I couldn’t tear my eyes away from the glowing signs and the spectacle that TechTatva ’49 was proving to be.
“This way,” Brijesh said, leading me through the crowd. “I believe this was invented closer to your timeline than mine. Why don’t you try stepping on this platform and seeing what it does.”
The platform looked ordinary enough, so I thought, ‘Why not?’
I clambered onto the board and, for a moment, nothing happened. Back in 2019, we’d had a Bouncy Castle, and I wondered why they’d replaced something so fun with an ordinary platform. And that is when it all began:
Without any warning, I was tossed into the air; but I did not fall back on the ground. Somehow, I was just suspended in mid-air. The feeling of weightlessness churned my stomach and at first, and I struggled to stay upright. Gradually, I got used to it. And then, it was just the best thing I’d ever done. When my time was up, I was reluctant to come back down.
The world was different from above — even though I was just six feet above everyone else — and I wasn’t ready to go back.
All around me, everything was so happening. Each turn came with another sight that piqued my interest. TechTatva of 2019 had been different. It had been louder, more colourful and full of life.
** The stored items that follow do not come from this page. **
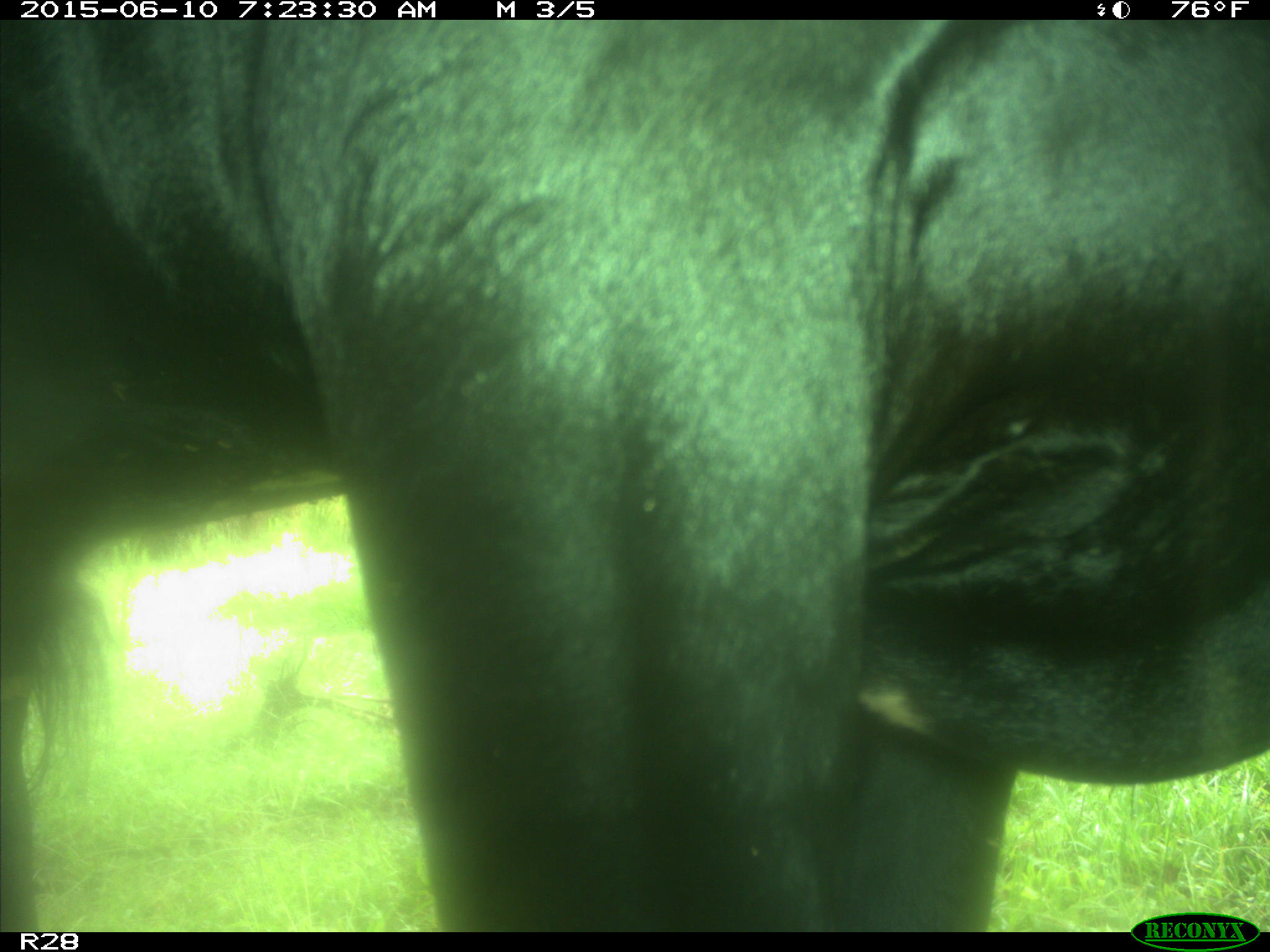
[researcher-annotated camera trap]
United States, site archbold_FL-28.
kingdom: Animalia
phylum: Chordata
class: Mammalia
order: Artiodactyla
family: Bovidae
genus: Bos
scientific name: Bos taurus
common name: domestic cow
Bos taurus (domestic cow).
But the fest of 2049 — it had a charm of its own; one that I was suddenly desperate to make the best of.
Brijesh walked me around, right from the drone racing events, to the air Zorb-Fights. He showed me how students paid now — with tiny chips embedded in their skin, that required a simple scan to complete any transaction.
The Informals Booth now featured a constantly updating background from movies I’d never watched. The props, much-like the lightsabers in Star Wars, were partly holographic and could be reprogrammed and personalised within seconds.
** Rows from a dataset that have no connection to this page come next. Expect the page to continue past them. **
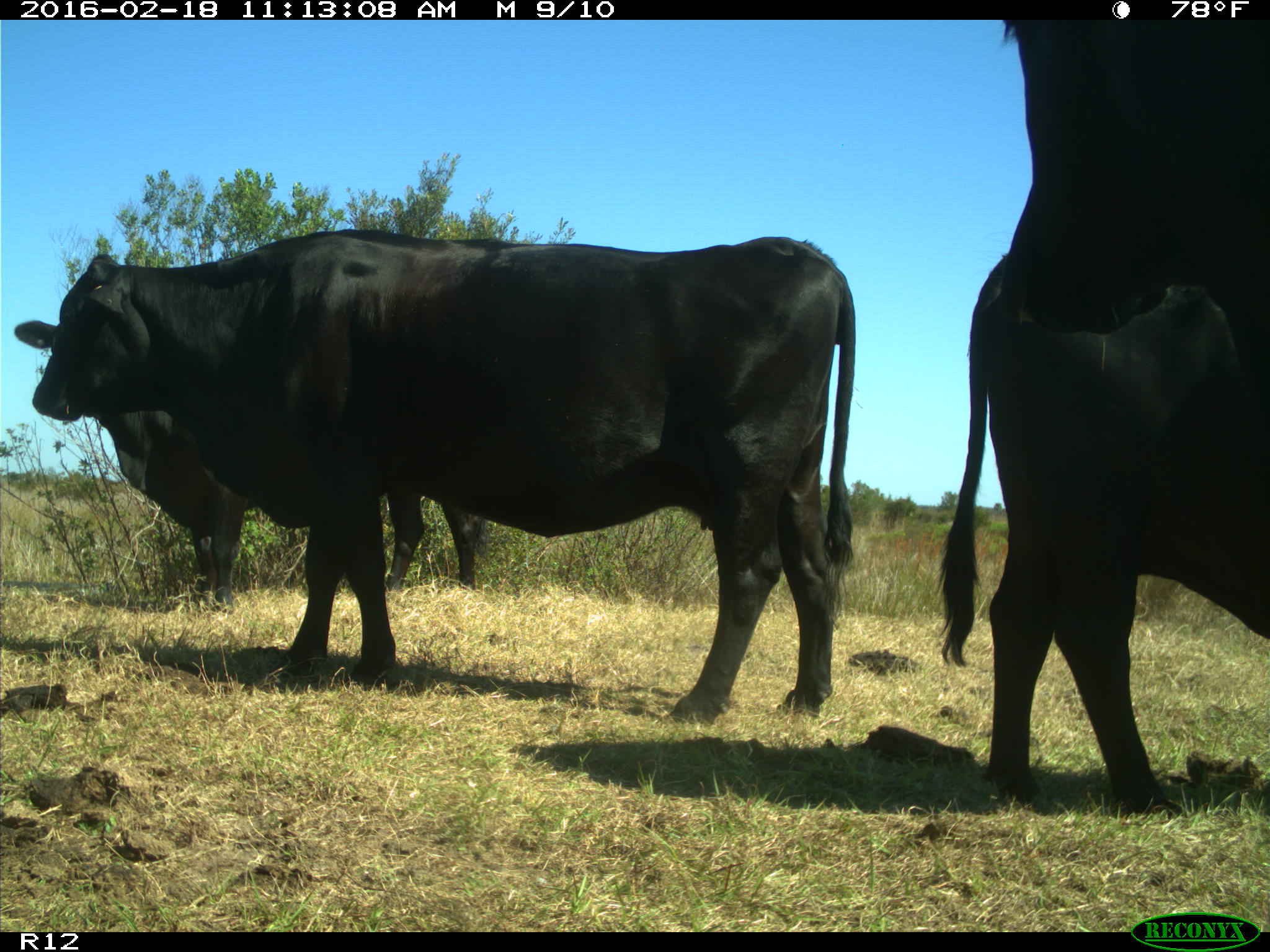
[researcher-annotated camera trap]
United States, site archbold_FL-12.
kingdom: Animalia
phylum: Chordata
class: Mammalia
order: Artiodactyla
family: Bovidae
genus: Bos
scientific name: Bos taurus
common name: domestic cow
Bos taurus (domestic cow).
Food, in this future, was moved around the campus on MagLev conveyor belts. When Brijesh and I settled down on the side of the footpath, I picked up a stickless melt-resistant ice gola from one of the conveyor belts. Even the gola was high-tech as it hovered over my cup while I ate it.
I hadn’t noticed how quickly the day had gone by. The sun had set, and the dome now displayed constellations against the night sky. I was exhausted. The adrenaline from exploring all the new tech had finally faded, and I wanted nothing more than to return to my hostel and fall into my bed.
Maybe, if I returned to my block, I’d wake up to realise that none of this had ever happened. Maybe that’s how I could go back home — to my own time.
At 9 PM on the dot, I walked into the block, stifling a yawn and, out of sheer instinct, pressed my thumb against the biometric scanner.
At once, everything went dark. I felt myself sway, as though being controlled by an outside force and, when I opened my eyes again, I was back.
The walls were yellowed. The scanner was fizzling, and the caretaker was standing behind me.
Ignoring the caretaker’s protests, I ran out of the entrance. It was dark outside, and everything was still.
I’d spent my day longing to return to 2019, but now that I was here, I suddenly wished I could have spent just a few more hours in the future: There was still so much I hadn’t done.
“I’ll go back,” I whispered.
Thirty years from now, I’d visit the fest again. I’d find Brijesh, sip an ice gola, try out the flying Zorb Balls and do everything else all over again.
For now, though, I was happy to stay in the present and watch the world transform into the one I had just witnessed. The future had a lot in store for us and, as much as I had enjoyed 2049, I wouldn’t give up my life in 2019 for it.
Everything was normal once more, and I wouldn’t have it any other way.